*Direction*.
Copy out the data word for word, beginning at the line that contains "Order the items" and continuing through the final line of the data.

*Data supplied*.

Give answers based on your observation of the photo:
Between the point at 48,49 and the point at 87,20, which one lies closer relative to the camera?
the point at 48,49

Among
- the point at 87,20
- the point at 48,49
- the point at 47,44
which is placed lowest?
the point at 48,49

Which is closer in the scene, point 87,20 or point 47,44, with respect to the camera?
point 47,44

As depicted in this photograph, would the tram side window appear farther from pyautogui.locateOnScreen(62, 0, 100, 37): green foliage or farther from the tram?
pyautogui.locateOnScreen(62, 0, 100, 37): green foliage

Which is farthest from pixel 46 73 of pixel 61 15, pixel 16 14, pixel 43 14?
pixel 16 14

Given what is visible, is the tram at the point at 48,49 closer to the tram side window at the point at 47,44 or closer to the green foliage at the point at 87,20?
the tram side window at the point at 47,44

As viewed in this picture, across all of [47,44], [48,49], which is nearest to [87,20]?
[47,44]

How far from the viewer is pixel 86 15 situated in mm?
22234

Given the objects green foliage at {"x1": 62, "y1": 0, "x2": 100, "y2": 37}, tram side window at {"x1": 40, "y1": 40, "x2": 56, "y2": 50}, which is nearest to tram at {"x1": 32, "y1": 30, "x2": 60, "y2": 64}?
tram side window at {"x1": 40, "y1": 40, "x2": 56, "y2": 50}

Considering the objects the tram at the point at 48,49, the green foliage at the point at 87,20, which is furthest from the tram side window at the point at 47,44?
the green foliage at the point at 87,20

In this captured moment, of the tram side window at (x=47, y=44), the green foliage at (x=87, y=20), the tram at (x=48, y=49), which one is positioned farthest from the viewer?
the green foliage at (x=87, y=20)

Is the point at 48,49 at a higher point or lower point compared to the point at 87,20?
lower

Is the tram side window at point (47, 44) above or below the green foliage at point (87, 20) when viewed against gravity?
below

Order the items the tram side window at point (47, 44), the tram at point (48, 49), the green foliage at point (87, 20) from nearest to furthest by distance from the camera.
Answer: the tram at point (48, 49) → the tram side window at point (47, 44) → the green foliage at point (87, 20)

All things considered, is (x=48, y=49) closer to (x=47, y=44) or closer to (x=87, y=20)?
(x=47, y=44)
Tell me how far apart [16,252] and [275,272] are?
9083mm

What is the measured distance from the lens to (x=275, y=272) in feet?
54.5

*Answer for the task*.
Order the items the tram side window at point (47, 44), the tram at point (48, 49), the green foliage at point (87, 20) from nearest to furthest by distance from the camera.
Answer: the tram at point (48, 49) → the tram side window at point (47, 44) → the green foliage at point (87, 20)

All things considered, is (x=48, y=49) closer to (x=47, y=44) or closer to (x=87, y=20)?
(x=47, y=44)
Tell me how far apart [16,252] and [275,272] are?
9083mm

What is the measured distance from the lens to (x=275, y=272) in feet?
54.5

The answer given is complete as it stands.